Le livre met en lumière une grande diversité de vécus et de parcours. Qu’est-ce qui vous a le plus marqué ?

Après chaque entretien, Élisabeth était toujours très marquée par le fait que nos témoins pensent encore tous les jours à leur parent décédé. Ils ont aussi en commun d’avoir connu ce silence — voulu ou non. Les familles sont désemparées par la mort prématurée d’un de leurs membres, c’est donc à la société de prendre le relais, via l’école, le monde associatif…

Les enseignants devraient être davantage sensibilisés, des protocoles de retour à l’école pourraient être mis en place. Il y a une façon d’interroger les enfants, d’expliquer que l’on est là pour lui : c’est une attente forte des orphelins, même si elle n’est pas toujours exprimée. Le personnel éducatif peut poser des questions simples sur le parent décédé — son prénom, son métier, ses passions, les souvenirs partagés, etc. — et ainsi contribuer à faire vivre le parent dans les paroles. Évoquer la mort n’est pas morbide, en revanche ne pas l’évoquer est dévastateur.

Quel message souhaitez-vous faire passer ?
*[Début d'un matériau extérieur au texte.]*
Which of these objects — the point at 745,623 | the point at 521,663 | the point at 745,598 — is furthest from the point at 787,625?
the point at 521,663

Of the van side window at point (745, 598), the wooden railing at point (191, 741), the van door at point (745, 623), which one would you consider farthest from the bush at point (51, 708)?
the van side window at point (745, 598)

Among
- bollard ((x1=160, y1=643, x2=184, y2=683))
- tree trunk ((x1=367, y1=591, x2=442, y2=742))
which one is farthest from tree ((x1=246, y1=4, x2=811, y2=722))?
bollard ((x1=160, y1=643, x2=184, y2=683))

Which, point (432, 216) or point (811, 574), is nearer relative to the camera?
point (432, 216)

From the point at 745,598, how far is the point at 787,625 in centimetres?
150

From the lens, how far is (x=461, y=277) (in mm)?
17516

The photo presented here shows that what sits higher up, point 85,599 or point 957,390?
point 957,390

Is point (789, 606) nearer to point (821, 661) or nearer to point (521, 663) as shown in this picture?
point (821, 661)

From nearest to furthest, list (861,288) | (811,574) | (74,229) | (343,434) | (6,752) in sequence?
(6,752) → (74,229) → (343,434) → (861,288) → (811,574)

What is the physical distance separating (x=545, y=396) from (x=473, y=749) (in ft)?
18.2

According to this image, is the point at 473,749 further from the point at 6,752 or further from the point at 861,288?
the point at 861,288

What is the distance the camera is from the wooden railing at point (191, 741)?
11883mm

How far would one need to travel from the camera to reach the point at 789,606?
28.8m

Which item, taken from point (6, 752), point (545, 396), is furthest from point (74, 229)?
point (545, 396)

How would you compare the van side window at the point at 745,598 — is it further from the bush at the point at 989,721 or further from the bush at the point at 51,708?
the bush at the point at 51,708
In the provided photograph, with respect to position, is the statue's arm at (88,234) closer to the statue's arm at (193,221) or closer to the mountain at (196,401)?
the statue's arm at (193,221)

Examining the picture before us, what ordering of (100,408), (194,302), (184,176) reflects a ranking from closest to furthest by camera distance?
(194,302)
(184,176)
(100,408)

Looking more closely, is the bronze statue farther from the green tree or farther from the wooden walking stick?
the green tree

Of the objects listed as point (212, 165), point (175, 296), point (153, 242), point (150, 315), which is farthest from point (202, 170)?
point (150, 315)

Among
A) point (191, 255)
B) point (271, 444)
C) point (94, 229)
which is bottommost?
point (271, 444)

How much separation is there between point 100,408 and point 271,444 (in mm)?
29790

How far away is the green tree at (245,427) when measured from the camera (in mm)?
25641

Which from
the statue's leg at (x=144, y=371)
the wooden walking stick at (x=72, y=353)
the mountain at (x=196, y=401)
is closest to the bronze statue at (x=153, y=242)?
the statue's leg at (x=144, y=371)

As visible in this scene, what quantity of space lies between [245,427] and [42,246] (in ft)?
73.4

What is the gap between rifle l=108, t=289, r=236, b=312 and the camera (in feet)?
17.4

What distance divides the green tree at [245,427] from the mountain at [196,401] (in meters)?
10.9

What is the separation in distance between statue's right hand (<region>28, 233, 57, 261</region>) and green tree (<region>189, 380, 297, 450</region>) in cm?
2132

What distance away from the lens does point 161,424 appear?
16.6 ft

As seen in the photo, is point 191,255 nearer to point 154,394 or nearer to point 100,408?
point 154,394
Adultes, encouragez la prise de parole ! Ne vous fiez pas aux façades : l’enfant peut être en souffrance malgré ce qu’il exprime. Le recours à un tiers, qu’il s’agisse de psychothérapeutes ou de groupes de parole, offre un espace sécurisant, bienveillant et souvent nécessaire.

À mes yeux, les orphelins du Covid-19, les orphelins du Bataclan et des attentats de 2015, les orphelins du féminicide, et avant eux, les orphelins du Sida, sont les grands oubliés de notre société. Il y a une urgence à penser à eux, agir pour leur avenir et leur montrer que nous sommes collectivement solidaires d’eux.